経営セーフティ共済とは
経営セーフティ共済(正式名称:中小企業倒産防止共済)は、取引先が倒産した際に生じる売掛金・貸付金の回収困難に備えるための共済制度です。中小機構が運営する公的制度で、フリーランス・個人事業主も加入できます。
最大の節税ポイントは「掛金を全額、経費(損金)として計上できる」ことです。iDeCoや小規模企業共済の「所得控除」とは異なり、「経費」として事業所得から直接差し引けます。
どちらも課税所得を減らす効果がありますが、経費計上の方が国民健康保険料の算定基礎にもなる「事業所得」を直接減らせるため、国保の保険料節減効果もあります。
節税効果・経費計上の仕組み
毎月の掛金(月5,000円〜200,000円)を全額「必要経費」として計上できます。たとえば月200,000円を積み立てた場合、年間240万円を経費にできます。

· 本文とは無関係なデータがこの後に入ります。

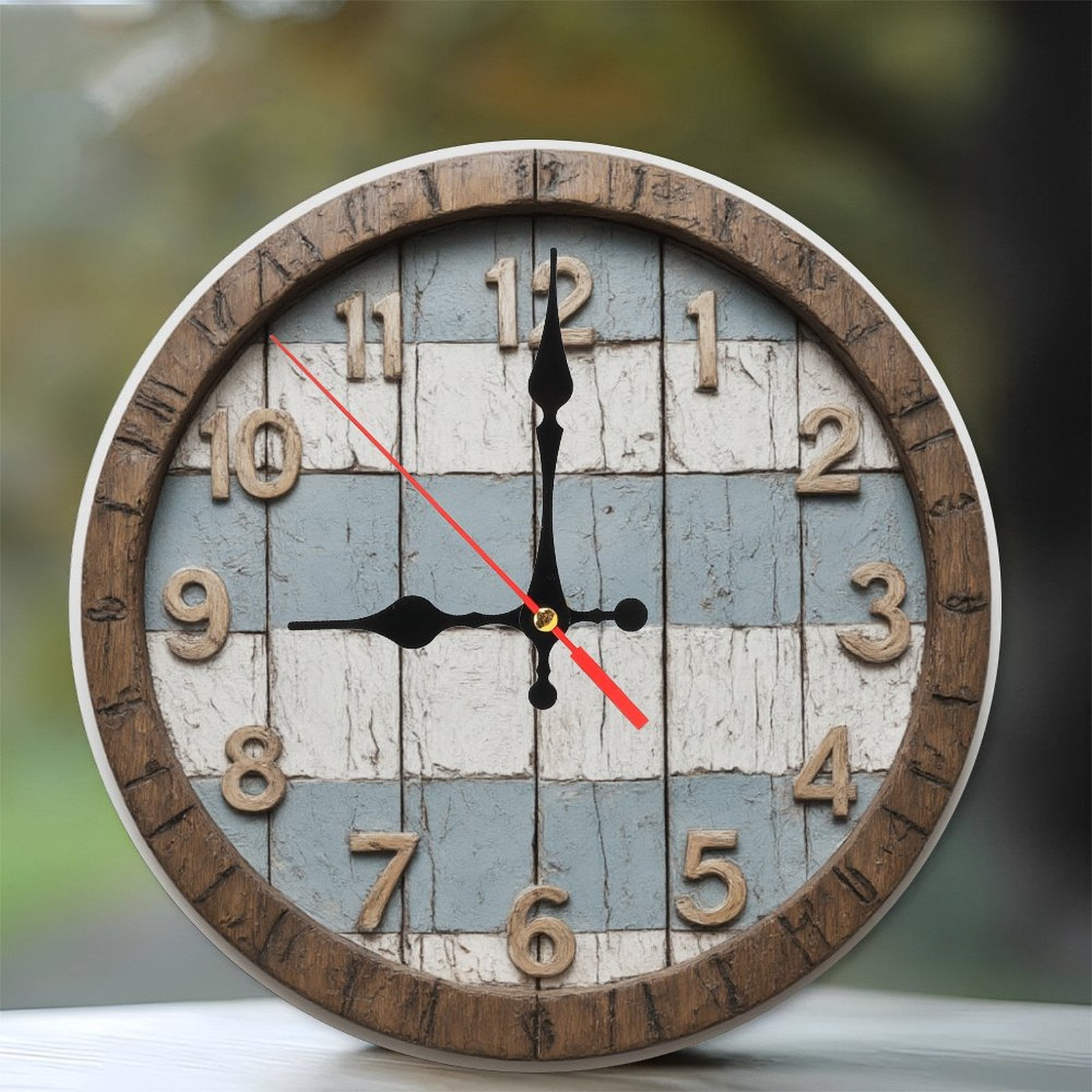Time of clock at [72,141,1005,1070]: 9:00
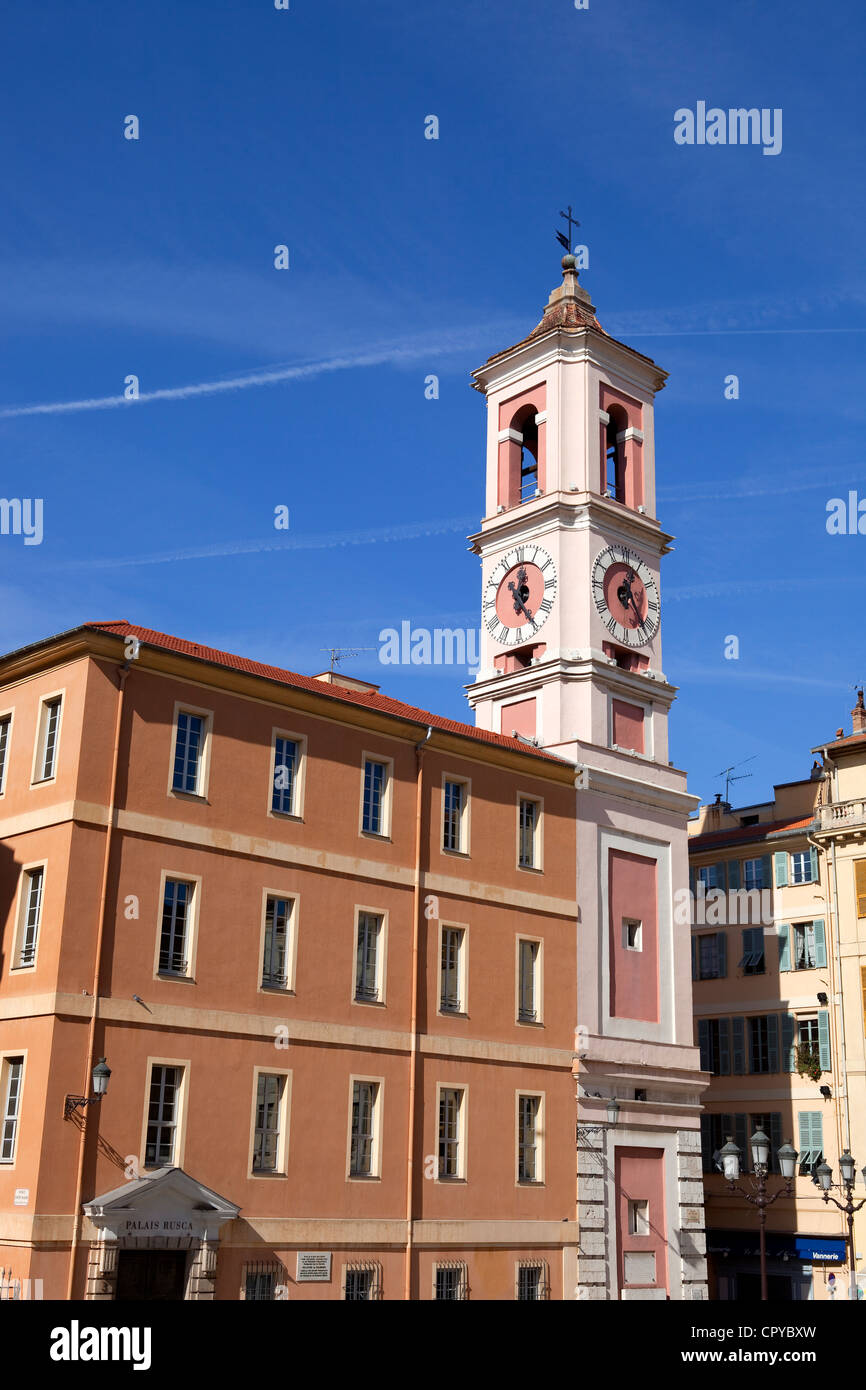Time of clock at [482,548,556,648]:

| 月額掛金 | 年間経費 | 税率30%の節税額 | 税率43%の節税額 |
|---|---|---|---|
| 50,000円 | 600,000円 | 約180,000円 | 約258,000円 |
| 100,000円 | 1,200,000円 | 約360,000円 | 約516,000円 |
| 200,000円(上限) | 2,400,000円 | 約720,000円 | 約1,032,000円 |
掛金・積立上限
掛金の上限は月200,000円(年240万円)で、積立上限は800万円です。800万円に達すると掛金の払込が終了します(掛金払済状態となり共済は継続)。
受け取り・解約の仕組み
共済金の借入(本来の目的)
取引先が倒産した場合、被害額の範囲内で最大8,000万円まで、無担保・無保証・低金利で借入ができます。これが本来の「倒産防止」機能です。
解約手当金
任意解約した場合、積立期間に応じた解約手当金を受け取れます。
| 掛金納付月数 | 返戻率 |
|---|---|
| 12ヶ月未満 | 0%(全額没収) |
| 12〜23ヶ月 | 80% |
| 24〜29ヶ月 | 85〜90% |
| 30〜39ヶ月 | 90〜95% |
| 40ヶ月以上 | 100% |
解約手当金を受け取ると、その年の「事業収入(雑収入)」として課税されます。そのため、解約するタイミングは所得が低い年(廃業・休業・赤字年)が最も税負担が少なくなります。
2024年改正の重要変更点
メリット・デメリット
メリット
- 掛金を全額経費として計上でき、事業所得を直接減らせる
- 国保の保険料節減にも効果がある
- 取引先倒産時の資金繰り安全網になる
- 掛金の増減が比較的自由(月1,000円刻みで調整可)
デメリット
- 12ヶ月未満の解約は掛け捨て(返戻率0%)
- 解約時は雑収入として課税される(解約タイミングが重要)
- 2024年改正で解約後2年間は再加入不可
- 運用利回りはなく、元本保全が主な目的
活用のポイント
「節税しながら貯める」戦略
掛金を経費計上して節税しながら積み立て、事業を廃止・縮小するタイミングや所得が低い年に解約することで、受取時の税負担を最小化できます。
小規模企業共済・iDeCoとの組み合わせ
経営セーフティ共済は小規模企業共済やiDeCoとは別枠で加入できます。所得が高いフリーランスは3つを組み合わせることで、大きな節税効果を得られます。